There are no constitutional or statutory provisions which compel the application of the doctrine of parental immunity in this state, nor is it the rule of decision. NRS 1.030. Because the doctrine has not been adopted in this state, the right of a child to sue a parent in tort is without restriction or limitation. Insofar as the holding in Strong v. Strong, supra, is inconsistent with the holding in this case, it is hereby overruled.

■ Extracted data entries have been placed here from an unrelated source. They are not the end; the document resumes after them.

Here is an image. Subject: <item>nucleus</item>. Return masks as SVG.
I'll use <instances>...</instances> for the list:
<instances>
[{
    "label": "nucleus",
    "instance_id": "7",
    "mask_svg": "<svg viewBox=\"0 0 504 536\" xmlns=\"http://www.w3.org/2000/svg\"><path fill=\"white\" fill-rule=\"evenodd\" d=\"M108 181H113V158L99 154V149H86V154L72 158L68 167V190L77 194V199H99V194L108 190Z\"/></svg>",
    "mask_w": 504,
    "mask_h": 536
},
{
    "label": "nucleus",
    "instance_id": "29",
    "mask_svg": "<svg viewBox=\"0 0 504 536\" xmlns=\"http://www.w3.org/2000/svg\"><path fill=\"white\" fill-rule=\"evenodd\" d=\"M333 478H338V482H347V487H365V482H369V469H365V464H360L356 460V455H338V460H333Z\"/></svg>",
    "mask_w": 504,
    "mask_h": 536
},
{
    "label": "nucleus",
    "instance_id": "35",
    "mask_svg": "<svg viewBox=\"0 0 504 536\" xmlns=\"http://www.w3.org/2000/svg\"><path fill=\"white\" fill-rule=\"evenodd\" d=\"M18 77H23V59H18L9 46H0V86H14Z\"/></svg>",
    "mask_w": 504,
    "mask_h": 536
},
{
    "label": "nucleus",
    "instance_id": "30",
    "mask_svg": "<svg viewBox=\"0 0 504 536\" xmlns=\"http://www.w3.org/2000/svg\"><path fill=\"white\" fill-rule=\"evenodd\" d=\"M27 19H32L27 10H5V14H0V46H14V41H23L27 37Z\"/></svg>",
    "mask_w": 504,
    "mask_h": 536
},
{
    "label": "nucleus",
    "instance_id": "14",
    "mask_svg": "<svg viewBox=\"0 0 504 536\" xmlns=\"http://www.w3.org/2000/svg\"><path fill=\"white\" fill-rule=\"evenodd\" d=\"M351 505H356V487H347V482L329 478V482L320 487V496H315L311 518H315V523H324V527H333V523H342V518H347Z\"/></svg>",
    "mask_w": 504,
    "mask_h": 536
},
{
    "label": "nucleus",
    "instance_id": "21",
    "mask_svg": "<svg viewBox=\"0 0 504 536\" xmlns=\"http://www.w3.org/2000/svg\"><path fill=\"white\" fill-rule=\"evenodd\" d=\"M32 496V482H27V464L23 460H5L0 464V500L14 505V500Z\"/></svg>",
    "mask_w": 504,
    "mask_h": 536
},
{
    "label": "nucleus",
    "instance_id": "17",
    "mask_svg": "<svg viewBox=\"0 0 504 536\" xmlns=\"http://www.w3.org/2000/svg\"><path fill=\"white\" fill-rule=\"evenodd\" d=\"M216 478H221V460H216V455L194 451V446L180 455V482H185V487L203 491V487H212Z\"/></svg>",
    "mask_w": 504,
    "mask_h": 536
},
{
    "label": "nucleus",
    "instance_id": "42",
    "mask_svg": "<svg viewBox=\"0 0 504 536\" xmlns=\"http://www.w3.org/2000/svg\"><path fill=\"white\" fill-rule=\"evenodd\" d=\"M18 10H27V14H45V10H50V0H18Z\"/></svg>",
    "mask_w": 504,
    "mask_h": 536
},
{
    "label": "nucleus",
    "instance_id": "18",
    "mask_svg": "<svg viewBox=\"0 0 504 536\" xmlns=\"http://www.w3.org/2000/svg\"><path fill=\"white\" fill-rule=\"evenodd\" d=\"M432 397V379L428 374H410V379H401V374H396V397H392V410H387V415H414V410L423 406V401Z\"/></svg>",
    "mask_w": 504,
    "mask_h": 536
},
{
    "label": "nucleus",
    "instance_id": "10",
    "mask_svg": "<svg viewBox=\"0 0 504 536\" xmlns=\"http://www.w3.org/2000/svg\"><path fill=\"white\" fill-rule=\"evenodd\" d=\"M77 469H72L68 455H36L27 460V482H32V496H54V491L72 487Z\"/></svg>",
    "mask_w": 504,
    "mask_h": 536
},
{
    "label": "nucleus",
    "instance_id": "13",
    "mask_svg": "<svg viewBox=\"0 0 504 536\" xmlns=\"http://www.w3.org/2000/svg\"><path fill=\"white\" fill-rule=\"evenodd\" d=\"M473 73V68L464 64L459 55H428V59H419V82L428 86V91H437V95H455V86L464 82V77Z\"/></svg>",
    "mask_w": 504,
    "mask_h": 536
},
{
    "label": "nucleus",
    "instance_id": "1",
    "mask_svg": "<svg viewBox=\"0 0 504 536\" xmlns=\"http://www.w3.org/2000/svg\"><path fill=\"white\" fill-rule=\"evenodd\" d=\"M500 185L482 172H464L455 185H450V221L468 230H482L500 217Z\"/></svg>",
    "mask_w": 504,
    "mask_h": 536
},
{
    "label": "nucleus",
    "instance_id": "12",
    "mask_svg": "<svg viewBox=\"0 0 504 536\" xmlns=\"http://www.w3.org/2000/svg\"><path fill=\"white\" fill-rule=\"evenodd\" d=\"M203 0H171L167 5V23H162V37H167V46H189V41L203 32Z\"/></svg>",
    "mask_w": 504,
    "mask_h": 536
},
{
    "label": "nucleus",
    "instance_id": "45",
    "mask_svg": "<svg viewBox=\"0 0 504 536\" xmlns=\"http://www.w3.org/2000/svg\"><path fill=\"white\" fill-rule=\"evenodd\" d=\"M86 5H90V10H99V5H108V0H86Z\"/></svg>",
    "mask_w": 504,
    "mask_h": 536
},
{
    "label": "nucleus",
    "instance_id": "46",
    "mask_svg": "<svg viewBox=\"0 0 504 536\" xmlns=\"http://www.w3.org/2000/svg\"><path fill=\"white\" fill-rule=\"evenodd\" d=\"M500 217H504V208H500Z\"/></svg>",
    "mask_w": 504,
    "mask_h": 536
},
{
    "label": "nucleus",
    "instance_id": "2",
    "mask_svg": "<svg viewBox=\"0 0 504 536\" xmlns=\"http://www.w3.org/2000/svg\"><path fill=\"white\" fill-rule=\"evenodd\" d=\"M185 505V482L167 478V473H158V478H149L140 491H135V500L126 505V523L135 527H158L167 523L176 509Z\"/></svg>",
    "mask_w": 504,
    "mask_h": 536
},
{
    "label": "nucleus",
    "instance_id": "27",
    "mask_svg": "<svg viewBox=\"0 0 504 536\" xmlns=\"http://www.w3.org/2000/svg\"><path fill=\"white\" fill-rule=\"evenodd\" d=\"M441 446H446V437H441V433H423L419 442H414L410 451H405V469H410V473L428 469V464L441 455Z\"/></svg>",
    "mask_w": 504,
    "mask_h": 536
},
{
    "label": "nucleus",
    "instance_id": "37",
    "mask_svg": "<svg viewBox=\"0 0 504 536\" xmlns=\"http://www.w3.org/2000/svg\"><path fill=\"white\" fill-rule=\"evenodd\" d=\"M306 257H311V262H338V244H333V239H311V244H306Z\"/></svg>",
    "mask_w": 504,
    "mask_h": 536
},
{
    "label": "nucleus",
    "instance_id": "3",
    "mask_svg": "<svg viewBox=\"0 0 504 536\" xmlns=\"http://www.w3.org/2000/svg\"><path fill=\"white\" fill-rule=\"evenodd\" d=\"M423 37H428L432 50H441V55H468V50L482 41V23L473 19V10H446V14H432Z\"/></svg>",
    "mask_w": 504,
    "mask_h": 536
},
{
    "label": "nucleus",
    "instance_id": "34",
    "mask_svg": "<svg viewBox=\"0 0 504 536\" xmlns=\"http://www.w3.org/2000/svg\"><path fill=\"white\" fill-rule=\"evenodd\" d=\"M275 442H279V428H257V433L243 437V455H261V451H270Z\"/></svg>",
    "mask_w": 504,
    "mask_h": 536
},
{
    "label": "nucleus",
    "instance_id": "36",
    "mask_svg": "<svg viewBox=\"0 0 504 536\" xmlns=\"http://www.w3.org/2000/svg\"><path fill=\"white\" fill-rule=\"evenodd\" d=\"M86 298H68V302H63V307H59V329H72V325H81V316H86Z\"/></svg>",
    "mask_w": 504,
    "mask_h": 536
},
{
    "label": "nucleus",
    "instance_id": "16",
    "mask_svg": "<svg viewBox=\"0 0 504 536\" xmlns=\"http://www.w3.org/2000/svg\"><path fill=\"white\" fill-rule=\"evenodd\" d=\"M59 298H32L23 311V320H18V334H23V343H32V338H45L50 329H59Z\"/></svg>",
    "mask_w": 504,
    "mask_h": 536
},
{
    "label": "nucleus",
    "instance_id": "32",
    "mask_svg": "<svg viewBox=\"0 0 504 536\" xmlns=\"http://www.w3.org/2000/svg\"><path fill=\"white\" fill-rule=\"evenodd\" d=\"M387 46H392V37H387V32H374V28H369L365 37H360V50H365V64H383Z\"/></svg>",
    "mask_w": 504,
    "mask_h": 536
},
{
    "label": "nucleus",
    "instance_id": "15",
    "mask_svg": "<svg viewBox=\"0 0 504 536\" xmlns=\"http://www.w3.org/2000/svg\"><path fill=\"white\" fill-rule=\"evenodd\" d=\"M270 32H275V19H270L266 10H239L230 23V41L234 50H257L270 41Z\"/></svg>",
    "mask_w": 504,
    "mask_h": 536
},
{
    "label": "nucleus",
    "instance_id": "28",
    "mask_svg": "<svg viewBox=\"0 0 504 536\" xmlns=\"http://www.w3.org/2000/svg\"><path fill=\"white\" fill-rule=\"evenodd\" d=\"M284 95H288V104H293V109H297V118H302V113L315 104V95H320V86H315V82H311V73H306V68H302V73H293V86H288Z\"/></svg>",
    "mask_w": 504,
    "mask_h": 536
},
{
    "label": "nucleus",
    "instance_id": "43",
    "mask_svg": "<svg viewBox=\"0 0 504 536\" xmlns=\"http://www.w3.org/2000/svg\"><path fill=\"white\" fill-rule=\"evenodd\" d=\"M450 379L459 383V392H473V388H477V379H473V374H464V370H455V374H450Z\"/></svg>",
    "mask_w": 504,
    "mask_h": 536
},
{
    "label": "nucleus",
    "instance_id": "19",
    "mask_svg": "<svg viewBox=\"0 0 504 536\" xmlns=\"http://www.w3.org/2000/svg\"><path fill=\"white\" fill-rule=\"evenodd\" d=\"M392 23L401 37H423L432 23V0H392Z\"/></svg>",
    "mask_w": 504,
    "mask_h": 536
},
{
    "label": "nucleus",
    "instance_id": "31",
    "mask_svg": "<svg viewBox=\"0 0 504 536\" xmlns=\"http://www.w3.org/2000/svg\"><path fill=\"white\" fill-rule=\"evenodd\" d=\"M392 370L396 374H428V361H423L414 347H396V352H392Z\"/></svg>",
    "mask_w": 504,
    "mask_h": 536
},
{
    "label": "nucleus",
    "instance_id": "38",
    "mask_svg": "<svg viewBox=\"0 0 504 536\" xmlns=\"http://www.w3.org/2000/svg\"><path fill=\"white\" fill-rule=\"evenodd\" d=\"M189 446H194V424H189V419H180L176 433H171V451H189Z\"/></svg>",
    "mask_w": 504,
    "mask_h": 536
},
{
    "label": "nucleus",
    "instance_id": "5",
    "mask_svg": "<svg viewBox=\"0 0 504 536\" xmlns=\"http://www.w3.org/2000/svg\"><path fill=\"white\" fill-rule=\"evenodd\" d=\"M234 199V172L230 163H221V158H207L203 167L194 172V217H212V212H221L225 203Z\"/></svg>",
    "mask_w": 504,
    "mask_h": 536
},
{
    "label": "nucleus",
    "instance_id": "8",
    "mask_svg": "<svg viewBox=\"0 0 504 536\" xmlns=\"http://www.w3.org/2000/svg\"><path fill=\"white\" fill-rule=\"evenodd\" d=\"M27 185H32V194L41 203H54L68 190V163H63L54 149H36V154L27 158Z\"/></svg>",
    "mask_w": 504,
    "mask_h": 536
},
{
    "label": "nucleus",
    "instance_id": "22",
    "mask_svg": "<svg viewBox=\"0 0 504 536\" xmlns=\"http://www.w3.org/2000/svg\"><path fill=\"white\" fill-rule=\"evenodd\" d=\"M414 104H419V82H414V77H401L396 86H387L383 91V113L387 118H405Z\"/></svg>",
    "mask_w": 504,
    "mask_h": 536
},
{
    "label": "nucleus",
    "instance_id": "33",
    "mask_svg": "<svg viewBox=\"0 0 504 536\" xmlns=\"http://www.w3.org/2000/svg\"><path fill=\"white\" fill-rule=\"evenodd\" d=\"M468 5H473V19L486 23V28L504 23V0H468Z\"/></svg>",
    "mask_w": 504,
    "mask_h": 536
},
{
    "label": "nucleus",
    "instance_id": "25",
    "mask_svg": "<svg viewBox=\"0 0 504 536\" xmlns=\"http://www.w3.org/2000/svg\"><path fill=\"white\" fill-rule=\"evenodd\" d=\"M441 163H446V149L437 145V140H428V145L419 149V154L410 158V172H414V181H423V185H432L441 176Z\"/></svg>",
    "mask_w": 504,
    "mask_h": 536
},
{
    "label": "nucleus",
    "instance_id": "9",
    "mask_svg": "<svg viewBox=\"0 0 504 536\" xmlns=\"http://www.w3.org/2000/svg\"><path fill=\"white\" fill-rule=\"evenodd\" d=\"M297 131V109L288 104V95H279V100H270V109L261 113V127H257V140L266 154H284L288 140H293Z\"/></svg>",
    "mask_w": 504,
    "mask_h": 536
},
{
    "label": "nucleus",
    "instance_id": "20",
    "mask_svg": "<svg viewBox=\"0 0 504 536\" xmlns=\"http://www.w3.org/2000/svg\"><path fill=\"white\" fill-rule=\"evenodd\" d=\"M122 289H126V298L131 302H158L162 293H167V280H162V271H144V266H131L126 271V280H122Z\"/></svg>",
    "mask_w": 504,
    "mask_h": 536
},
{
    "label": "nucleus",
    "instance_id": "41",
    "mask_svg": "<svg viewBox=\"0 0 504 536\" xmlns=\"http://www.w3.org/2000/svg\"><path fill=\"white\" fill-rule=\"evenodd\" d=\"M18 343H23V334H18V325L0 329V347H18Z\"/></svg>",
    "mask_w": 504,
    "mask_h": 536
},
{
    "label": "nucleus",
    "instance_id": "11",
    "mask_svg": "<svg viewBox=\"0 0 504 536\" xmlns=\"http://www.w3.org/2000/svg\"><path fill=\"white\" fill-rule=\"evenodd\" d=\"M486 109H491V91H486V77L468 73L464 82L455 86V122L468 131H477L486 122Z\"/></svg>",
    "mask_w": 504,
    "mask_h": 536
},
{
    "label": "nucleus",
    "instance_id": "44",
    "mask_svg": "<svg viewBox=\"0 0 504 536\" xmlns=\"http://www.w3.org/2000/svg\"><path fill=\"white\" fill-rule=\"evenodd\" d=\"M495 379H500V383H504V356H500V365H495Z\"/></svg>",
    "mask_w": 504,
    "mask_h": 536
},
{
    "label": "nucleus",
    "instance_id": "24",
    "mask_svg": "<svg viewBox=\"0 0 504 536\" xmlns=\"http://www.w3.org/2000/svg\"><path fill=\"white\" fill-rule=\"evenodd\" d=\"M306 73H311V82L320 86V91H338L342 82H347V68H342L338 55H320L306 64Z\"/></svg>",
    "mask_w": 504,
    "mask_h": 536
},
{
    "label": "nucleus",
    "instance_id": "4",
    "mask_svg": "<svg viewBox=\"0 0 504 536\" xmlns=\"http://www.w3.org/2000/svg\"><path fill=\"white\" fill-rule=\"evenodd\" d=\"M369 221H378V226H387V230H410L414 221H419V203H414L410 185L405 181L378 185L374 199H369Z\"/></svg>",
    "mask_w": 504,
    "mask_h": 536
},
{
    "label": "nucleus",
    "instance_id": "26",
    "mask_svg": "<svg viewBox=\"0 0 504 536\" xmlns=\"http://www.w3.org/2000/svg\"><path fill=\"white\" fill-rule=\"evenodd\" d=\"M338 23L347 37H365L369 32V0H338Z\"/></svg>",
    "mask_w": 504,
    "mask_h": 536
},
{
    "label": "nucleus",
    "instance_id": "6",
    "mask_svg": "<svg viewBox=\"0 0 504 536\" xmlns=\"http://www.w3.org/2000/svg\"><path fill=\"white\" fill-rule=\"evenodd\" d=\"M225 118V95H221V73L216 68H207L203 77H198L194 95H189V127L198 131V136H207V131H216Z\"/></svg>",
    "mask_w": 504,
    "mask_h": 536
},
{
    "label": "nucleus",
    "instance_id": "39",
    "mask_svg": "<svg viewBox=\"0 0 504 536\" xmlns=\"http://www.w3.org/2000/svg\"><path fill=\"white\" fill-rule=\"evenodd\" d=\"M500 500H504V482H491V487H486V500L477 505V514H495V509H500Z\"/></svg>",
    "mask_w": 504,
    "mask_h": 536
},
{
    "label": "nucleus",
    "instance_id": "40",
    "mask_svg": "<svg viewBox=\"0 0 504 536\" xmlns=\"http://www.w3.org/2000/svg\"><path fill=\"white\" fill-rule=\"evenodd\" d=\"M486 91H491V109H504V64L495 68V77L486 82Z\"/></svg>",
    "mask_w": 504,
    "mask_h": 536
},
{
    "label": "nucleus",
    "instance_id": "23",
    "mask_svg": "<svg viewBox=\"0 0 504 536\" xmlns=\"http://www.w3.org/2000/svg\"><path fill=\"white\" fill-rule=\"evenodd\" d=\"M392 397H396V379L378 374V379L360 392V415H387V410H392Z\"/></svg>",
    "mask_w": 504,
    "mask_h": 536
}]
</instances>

For the reasons announced in the companion case of Stienne v. Stienne, the doctrine of interspousal immunity as it has been applied to the complaint of Gordon A. Rupert, individually, is rejected.

These consolidated cases are reversed and remanded for further proceedings not inconsistent with this opinion.

THOMPSON, C.J., and MOWBRAY, GUNDERSON and ZENOFF, JJ., concur.

NOTES

[1] NRCP 54(b): "When more than one claim for relief is presented in an action, whether as a claim, counterclaim, cross-claim, or thirdparty claim, or when multiple parties are involved, the court may direct the entry of a final judgment as to one or more but fewer than all of the claims or parties only upon an express determination that there is no just reason for delay and upon an express direction for the entry of judgment. In the absence of such determination and direction, any order or other form of decision, however designated, which adjudicates fewer than all the claims or the rights and liabilities of fewer than all the parties shall not terminate the action as to any of the claims or parties, and the order or other form of decision is subject to revision at any time before the entry of judgment adjudicating all the claims and the rights and liabilities of all the parties."

[2] NRS 698.230: "If the accident causing injury occurs in this state, every person suffering loss from injury arising out of maintenance or use of a motor vehicle has a right to basic reparation benefits unless such benefits are excluded under the provisions of NRS 698.340."

[3] NRS 698.250: "(2) Basic reparation obligors ... shall pay basic reparation benefits ... for loss from injury arising out of the maintenance or use of a motor vehicle. This obligation exists without regard to immunity from liability or suit which might otherwise be applicable." (Emphasis added.)

[4] The doctrine of "parental immunity" is reciprocal. Actions by parents against their unemancipated children are barred as well as actions by unemancipated children against their parents.